▶ COMPITI:
- A) Secondo il testo sulla preghiera, come deve essere la preghiera perché la si senta sicuramente?
- B) Per favore, cita dal testo sulla preghiera il passo che va da "Sinceramente è molto" fino a "lo sentirai sicuramente.".

▶ TESTO DI PARTENZA:
+---+
1. Quando sembra che Dio non ci ascolti e non ci risponda
Di fronte a questa affermazione, ecco una chiave: Dio è sempre attento alle nostre suppliche, siamo noi spesso a non sapere se ci ha ascoltati o meno, e dubitiamo. Sì, dubitiamo, ci arrabbiamo e ci lamentiamo del fatto che non ci ascolti perché non ci risponde.
Più di una volta mi hanno chiesto: “Quando preghi, come sai che Dio ti ascolta? E come puoi ascoltarLo?”
Sinceramente è molto difficile per me spiegarlo, e dico sempre la stessa cosa: se la tua preghiera è da creatura a Creatore è complicato sentire qualcosa, ma se la tua preghiera è da figlio a Padre lo sentirai sicuramente.
+---+
(Voci tratte da una raccolta di dati)
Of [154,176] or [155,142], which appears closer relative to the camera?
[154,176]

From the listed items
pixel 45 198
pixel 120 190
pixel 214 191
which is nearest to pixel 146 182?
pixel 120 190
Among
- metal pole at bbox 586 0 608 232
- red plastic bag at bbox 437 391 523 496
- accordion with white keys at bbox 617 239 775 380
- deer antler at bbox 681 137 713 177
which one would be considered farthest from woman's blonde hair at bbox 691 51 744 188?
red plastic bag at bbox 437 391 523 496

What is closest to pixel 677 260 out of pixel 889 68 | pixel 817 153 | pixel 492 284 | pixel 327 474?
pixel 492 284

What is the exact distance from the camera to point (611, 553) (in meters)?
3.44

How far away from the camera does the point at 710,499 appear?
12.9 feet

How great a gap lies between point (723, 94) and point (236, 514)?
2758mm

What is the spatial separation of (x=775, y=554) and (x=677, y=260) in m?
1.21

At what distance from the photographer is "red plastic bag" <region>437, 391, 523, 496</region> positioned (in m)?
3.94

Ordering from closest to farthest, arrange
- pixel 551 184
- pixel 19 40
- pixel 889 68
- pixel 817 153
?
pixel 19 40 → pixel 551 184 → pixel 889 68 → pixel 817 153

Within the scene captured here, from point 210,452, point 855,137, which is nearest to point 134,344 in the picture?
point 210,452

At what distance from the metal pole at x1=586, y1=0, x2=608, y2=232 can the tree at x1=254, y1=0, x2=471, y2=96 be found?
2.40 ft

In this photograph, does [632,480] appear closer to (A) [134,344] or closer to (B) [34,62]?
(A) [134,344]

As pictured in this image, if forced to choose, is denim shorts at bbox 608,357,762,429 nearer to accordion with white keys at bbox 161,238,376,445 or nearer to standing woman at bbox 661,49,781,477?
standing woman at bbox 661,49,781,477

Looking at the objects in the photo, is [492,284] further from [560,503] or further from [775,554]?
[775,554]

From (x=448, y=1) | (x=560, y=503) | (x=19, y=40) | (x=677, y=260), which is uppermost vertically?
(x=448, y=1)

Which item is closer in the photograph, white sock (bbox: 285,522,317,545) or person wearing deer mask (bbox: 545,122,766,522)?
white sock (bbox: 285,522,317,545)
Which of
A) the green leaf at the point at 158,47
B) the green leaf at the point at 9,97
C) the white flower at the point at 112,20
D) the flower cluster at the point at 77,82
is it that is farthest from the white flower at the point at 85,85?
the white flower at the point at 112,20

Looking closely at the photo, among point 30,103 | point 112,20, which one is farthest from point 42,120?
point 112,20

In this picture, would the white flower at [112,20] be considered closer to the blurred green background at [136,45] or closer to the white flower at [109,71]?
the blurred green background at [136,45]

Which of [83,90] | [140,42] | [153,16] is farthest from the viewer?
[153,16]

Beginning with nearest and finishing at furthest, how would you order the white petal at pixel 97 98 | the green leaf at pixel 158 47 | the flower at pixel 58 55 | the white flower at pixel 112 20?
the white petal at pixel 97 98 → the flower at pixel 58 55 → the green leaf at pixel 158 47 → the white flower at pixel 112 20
+---+
▶ RISPOSTE:
- A) Deve essere una preghiera da figlio a Padre.

- B)
Sinceramente è molto difficile per me spiegarlo, e dico sempre la stessa cosa: se la tua preghiera è da creatura a Creatore è complicato sentire qualcosa, ma se la tua preghiera è da figlio a Padre lo sentirai sicuramente.